Further, optical axes of the white LEDs (13a, 13b, 13c, 13d) are
arranged approximately in parallel with one another. Note that,
although the illumination light sources 13 include the four white
LEDs (13a, 13b, 13c, 13d) in the embodiment, the number of LEDs is
not limited to four.
[0037] Illumination light radiated from the illumination light
sources 13 is reflected on the target object (commodity) located in
the image pickup region E outside the image pickup window 11a. The
reflected illumination light enters the casing 11 through the image
pickup window 11a. An image of the entering illumination light is
picked up by the image sensor 12a through the image pickup lens
17.
[0038] An image pickup allowable range of the image sensor 12a in
the image pickup device 12 depends on characteristics of the image
pickup lens 17. The image pickup lens 17 of the embodiment is a
fixed focus lens. A focal position (best focus position) is a
position spaced away from a tip end of the image pickup lens 17 by
a certain distance. In the case where a commodity that is an image
pickup object is placed at that focal position, a clear image
having highest resolution is picked up. As the commodity that is
the image pickup object is placed at a position nearer to the image
sensor 12a or at a position farther to the image sensor 12a from
the focal position, an unfocused image having lower resolution is
picked up.
[0039] As shown in FIG. 3B, a rectangular filter 14 is provided
between the image pickup lens 17 and the transmission plate such
that the filter 14 is positioned approximately orthogonally to the
optical axis A1 of the image pickup lens 17 (FIG. 2). The filter 14
is formed of transparent, light-transmissive resin, for example,
polycarbonate. Light shielding members 16 (16a, 16b, 16c, 16d) are
positioned corresponding to the white LEDs (13a, 13b, 13c, 13d)

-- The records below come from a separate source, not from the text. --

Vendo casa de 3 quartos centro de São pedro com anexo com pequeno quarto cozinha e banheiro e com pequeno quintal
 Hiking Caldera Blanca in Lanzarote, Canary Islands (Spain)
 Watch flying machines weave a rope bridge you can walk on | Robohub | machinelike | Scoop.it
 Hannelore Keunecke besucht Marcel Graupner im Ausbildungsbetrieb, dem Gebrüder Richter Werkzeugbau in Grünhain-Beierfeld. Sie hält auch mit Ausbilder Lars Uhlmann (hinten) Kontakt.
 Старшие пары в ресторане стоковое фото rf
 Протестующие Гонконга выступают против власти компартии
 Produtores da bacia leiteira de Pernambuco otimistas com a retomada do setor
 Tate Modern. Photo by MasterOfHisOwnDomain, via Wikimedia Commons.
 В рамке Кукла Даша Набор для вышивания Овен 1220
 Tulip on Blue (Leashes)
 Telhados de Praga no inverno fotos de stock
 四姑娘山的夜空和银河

that constitute the illumination light sources 13 on a surface 14a
(FIG. 2) of the filter 14 on a side of the image pickup device 12.
That is, the filter 14 is a translucent member that causes light to
transmit through the filter 14 when the image sensor 12a picks up
an image in the image pickup region E through the image pickup lens
17. The filter 14 is also a support member for the light shielding
members 16. Note that the installation positions and shapes of the
light shielding members 16 (16a, 16b, 16c, 16d) will be described
later in detail.
[0040] The light shielding members 16 (16a, 16b, 16c, 16d) are
black seals having light-shielding properties. The light shielding
members 16 (16a, 16b, 16c, 16d) are molded by die cutting with a
press cutter, a laser cutter, or the like. The light shielding
members 16 (16a, 16b, 16c, 16d) are bonded to the surface 14a of
the filter 14 on the side of the image pickup device 12 with an
adhesive.
[0041] Note that a hole 18 is formed at a center portion of the
filter 14 as shown in FIG. 3B. The hole 18 is provided in order to
enable the image sensor 12a to pick up an image of a commodity that
is a target object held outside the image pickup window 11a as
clearly as possible.
[0042] (Explanation of Installation Position of Light Shielding
Member)
[0043] Next, the installation positions of the light shielding
members 16 will be described with reference to FIG. 4. Note that
only a light shielding member 16a of the plurality of light
shielding members 16 (16a, 16b, 16c, 16d) (FIG. 3B) described above
will be described and the light shielding member 16a shields
illumination light emitted from the white LED 13a.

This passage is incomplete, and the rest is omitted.